Pada malam itu beliau mengatakan bahwa akan mensupport kegiatan sanggar tari yang ada dikota Pekanbaru. Beliau juga menunjukkan semangat yang tinggi sekali terhadap penampilan dua sanggar tersebut. Pada malam minggu pertama (14/4) sanggar tari Seri Melayu menampilkan tiga tarian rakyat yaitu Zapin, Serampang Dua Belas, dan Joged Dangkung. Sekitar tiga puluhan orang yang menjadi pendukung dari agenda tersebut. Sangat semarak.

Pada malam minggu kedua (21/4) sanggar tari Tameng Sari menampilkan lebih banyak pertunjukan diantaranya Joged, Silat, Randai, Zapin Dan Senandung. Semuanya dikemas didalam satu tema yang diberi judul “Let’s Dance”. Sebuah kemasan pertunjukan yang sangat menarik. Tarian rakyat Melayu ini dimodifikasi sedemikian rupa dengan beberapa tarian kontemporer yang memang sedang In saat ini. Sebut saja gerakan Capoeira, shuffling,breakdance, dan masih banyak lagi unsur gerakan tari kontemporer lainnya. Sangat menarik.

Namun sayang, penampilan kedua sanggar tersebut harus rusak seketika oleh pidato Bapak Kepala Taman Budaya Sunardi Amd Sn. Betapa tidak, beliau mengapresiasikan penampilan kedua sanggar tersebut dengan janji yang muluk-muluk. Padahal, dengan kapasitas beliau sebagai salah seorang punggawa kesenian dan kebudayaan dikota ini, akan cukup banyak yang bisa dilakukan dengan memaksimal ruang pertunjukan terbuka seperti Taman Budaya.

Lihat saja event Pasar Seni yang sudah digelar hingga edisi kedelapan ini, jarang sekali terlihat wajah-wajah baru dibangku-bangku penonton. Apalagi wajah tokoh dan budayawan local itu sendiri. Kebanyakan dari mereka sepertinya lebih sibuk bersemedi sambil meratapi situs perbelanjaan modern yang sedang digarap. Bagaimana mungkin regenerasi pegiat seni budaya bisa terjadi dengan mapan bila apresiasi yang dilakukan hanya sebatas agenda menghabiskan anggaran belaka. Sedih sekali bila benar begitu.

Dari beberapa event sebelumnya yang selalu diapresiasikan oleh pegiat seni yang masih muda seperti SMU Widya Graha dengan Kabaret Malin Kundangnya atau bahkan Rumah Seni Budaya Siku Keluang dengan variasi pertunjukannya, sepertinya tak pernah ramai kunjungan. Ada apa sebenarnya dengan Taman Budaya Pekanbaru? Jangan katakan bila ruang public pertunjukan ini kehabisan ide untuk menggelar pertunjukan. Sangat malang sekali. Lalu dimana apresiasi seni budaya yang sesungguhnya?

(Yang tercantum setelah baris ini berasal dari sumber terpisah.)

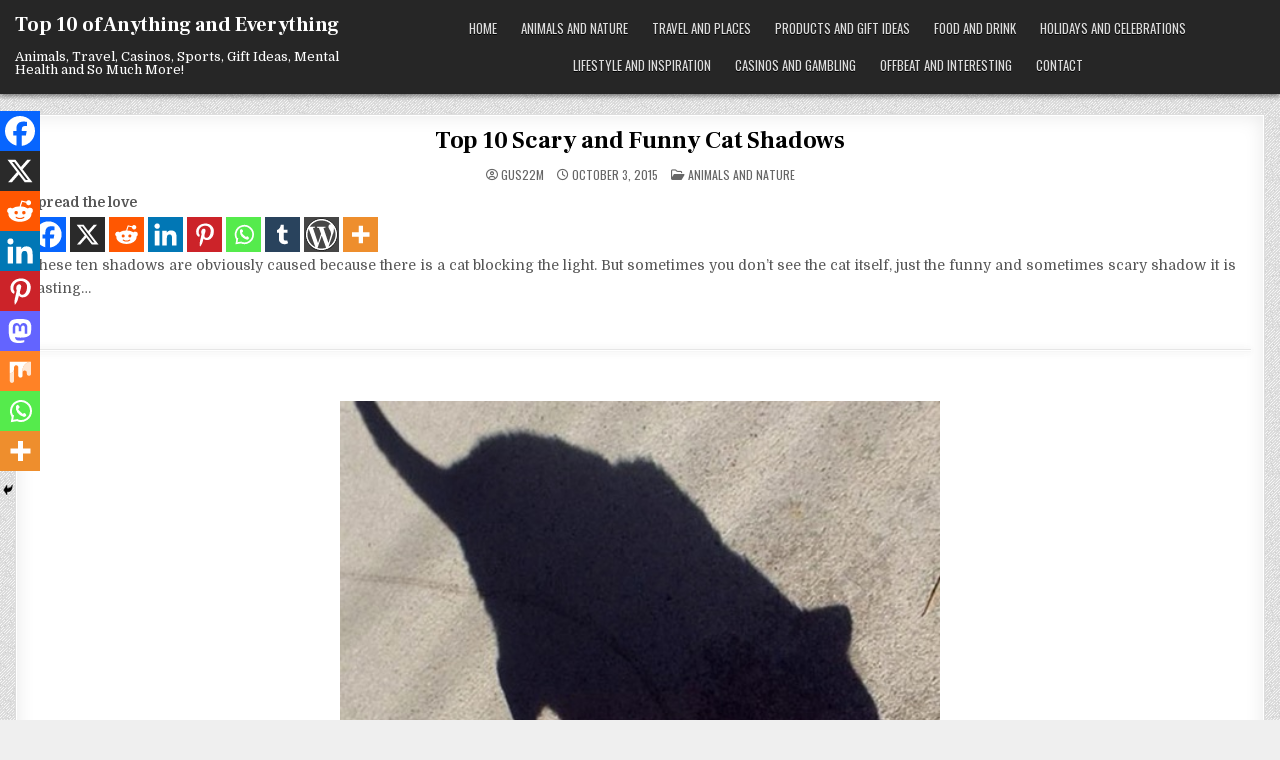

--- FILE ---
content_type: text/html; charset=utf-8
request_url: https://www.google.com/recaptcha/api2/aframe
body_size: 268
content:
<!DOCTYPE HTML><html><head><meta http-equiv="content-type" content="text/html; charset=UTF-8"></head><body><script nonce="9pRT8dcZgR94UI-j3cPDtQ">/** Anti-fraud and anti-abuse applications only. See google.com/recaptcha */ try{var clients={'sodar':'https://pagead2.googlesyndication.com/pagead/sodar?'};window.addEventListener("message",function(a){try{if(a.source===window.parent){var b=JSON.parse(a.data);var c=clients[b['id']];if(c){var d=document.createElement('img');d.src=c+b['params']+'&rc='+(localStorage.getItem("rc::a")?sessionStorage.getItem("rc::b"):"");window.document.body.appendChild(d);sessionStorage.setItem("rc::e",parseInt(sessionStorage.getItem("rc::e")||0)+1);localStorage.setItem("rc::h",'1765523906243');}}}catch(b){}});window.parent.postMessage("_grecaptcha_ready", "*");}catch(b){}</script></body></html>

--- FILE ---
content_type: application/javascript; charset=utf-8
request_url: https://fundingchoicesmessages.google.com/f/AGSKWxX5a8AeBht8HEH45Roz_SeuBWM2p9yr6hb7hzgmYF_BfWkVPavgKGehYWImITQ0pMW2d9XUokcYJLex4c64SgPlIk42mIHQ9v4hnu_K0CDbIcy8fBesChI-gqTaKKltDQ3nraTNuArVGp3gMVxEDBnw0Yt2xQUMD1RAn1sTHKkRIpir35zjDW_Cqv37/__160x600._displayad_/400x297._smartads__730_440.
body_size: -1293
content:
window['84c407d5-3695-4393-90c4-560c6094ec30'] = true;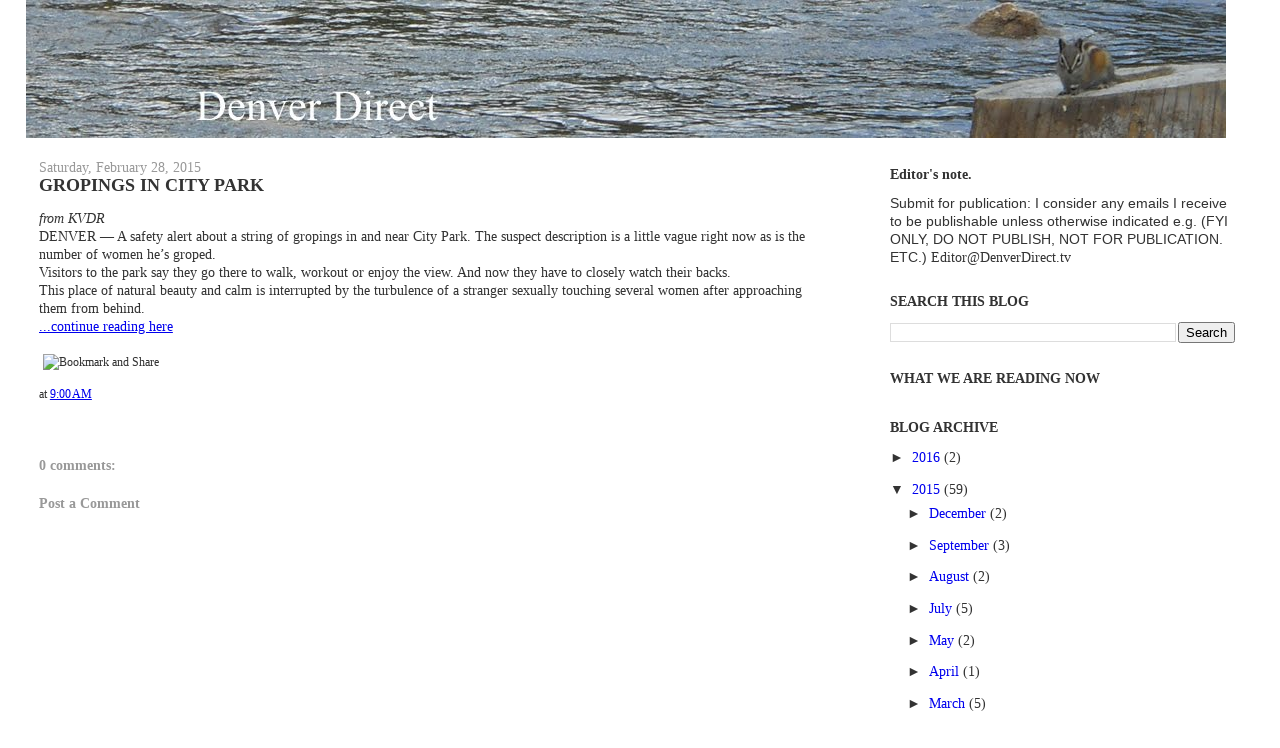

--- FILE ---
content_type: text/html; charset=utf-8
request_url: https://www.google.com/recaptcha/api2/aframe
body_size: 267
content:
<!DOCTYPE HTML><html><head><meta http-equiv="content-type" content="text/html; charset=UTF-8"></head><body><script nonce="32-QjhLCq61dY6LxdxEYQQ">/** Anti-fraud and anti-abuse applications only. See google.com/recaptcha */ try{var clients={'sodar':'https://pagead2.googlesyndication.com/pagead/sodar?'};window.addEventListener("message",function(a){try{if(a.source===window.parent){var b=JSON.parse(a.data);var c=clients[b['id']];if(c){var d=document.createElement('img');d.src=c+b['params']+'&rc='+(localStorage.getItem("rc::a")?sessionStorage.getItem("rc::b"):"");window.document.body.appendChild(d);sessionStorage.setItem("rc::e",parseInt(sessionStorage.getItem("rc::e")||0)+1);localStorage.setItem("rc::h",'1769712311930');}}}catch(b){}});window.parent.postMessage("_grecaptcha_ready", "*");}catch(b){}</script></body></html>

Saya jadi teringat adegan mati lampu saat pementasan Bujanggi tempo lalu. Saat itu Yose Rizal selaku narator berseloroh “inilah susahnya berkesenian dipekanbaru”. Bila mau ditilik kembali, rasanya tak akan begitu susah jika saja budayawan sekelas Sang Narator sudi memberi sedikit apresiasi dengan sesekali menghadiri pertunjukan mereka yang muda dan bergairah tersebut. Tabik.